気温も湿度も下がり北風が吹くと火の用心が叫ばれ、いつもより消防車のサイレン音が気になる。が、実際の火災件数は3月が最多なので、火災予防週間は11月9日から11月15日と3月1日~3月7日になったらしい。

◆落ち葉焚き

今は規制されているが、子供の頃は民家や公園のあちこちで落ち葉焚きが見られた。格別にサツマイモが好きなわけではなかったが、叔父の焚火から焼き芋が取り出されるのをみんなで待つのが楽しかった。町では募金活動や正月用の注連飾りを売る出店の傍らには、酸素を取り入れる穴をあけた一斗缶の焚火があった。ランドセルを背負って通りかかると、「あたってっていいよ」と商店街のおじさんから声をかけられることもあった。

郊外の伯母の家には薪ストーブがあって、冬はいつも何かしら煮豆やジャムやシチューの鍋がのっていた。料理の匂いだけでなく、薪独特の匂いや沸き立つような火の熱気が特別な気がした。実際伯母はガスよりもおいしくできるといっていた。竈炊きのご飯と同じようなことかも知れない。懐かしい時代の冬の風物詩だ。

少し大人になるとキャンプファイヤーの大きな焚火が魅力的だった。木の枝にマシュマロやチーズを刺して焼くのも楽しかったが、薪がはぜる音・踊り止まない大きな炎がDNAの原始の記憶を呼び覚ますのか、いつまでも見飽きなかった。

◆古い記憶

人類が火を使い始めたのは、約700万年前に二足歩行を始めてから500万年以上も経った約180万年前からだったらしい。獣除けの役割のほかに保健衛生上の効果があり、道具作りに欠かせない火は文明を大きく進化させた。古代ペルシア期にはゾロアスター教(拝火教)が生まれ、火を司る主神アフラマズダは後年日本の最大電球メーカーの社名に取り入れられたほど、火の力・明かりが人類に与えた恩恵は大きい。

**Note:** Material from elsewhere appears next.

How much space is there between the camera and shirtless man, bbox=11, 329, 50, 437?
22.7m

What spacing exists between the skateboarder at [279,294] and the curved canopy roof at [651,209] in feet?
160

日本でも古くから火や火事にまつわることわざや言い伝えは多い。「火の用心」が定着したのは戦国時代、徳川家康の家臣だった本多作左衞門重次が長篠の戦いの陣中から留守宅の妻に送った書状からだとされる。「一筆申す 火の用心 お仙痩さすな 馬肥やせ かしく」お仙とは嫡男である仙千代のこと、馬は武士の命を預ける大事な財だった。かしくは、結びの句。「火の用心」という言葉とともに、簡潔に言うべきことを伝えている日本一短い手紙として有名になった。

◆恐いもの

かつて仕事が忙しく夜遅くまで起きていると、雨戸を隔てた外から拍子木の音に合わせて「火の用心 マッチ一本 火事の元」と呼びかける夜回りの声が聞こえた。顔も見えないけれど注意喚起され、「寒い中、ご苦労様です」と感謝の念が湧いた。風情があっていいなあと思っていたが、最近では騒音トラブルになることもあるという。いつからこんなにトゲトゲした世の中になったのだろう。

恐いものの例えとして「地震 雷 火事 親父」という言葉があるが、自然現象・人の手に負えない勢いに次いで親父が並んでいるのはなぜか?大風(おおやじ:台風)のことだとの説、家父長制度の強固さを表している説などがあるが、私には人間の恐さを「親父」で例えているように思える。人類最初で最大の恩恵が火であるように、人間は永久に不変な課題なのかも知れない。火の恩恵は脅威にもなり、人間の知恵は凶器にもなる。 今年の11月は酉の日が3回あった。古くから三の酉がある年は火事が多いという。 火にも人にも用心しよう。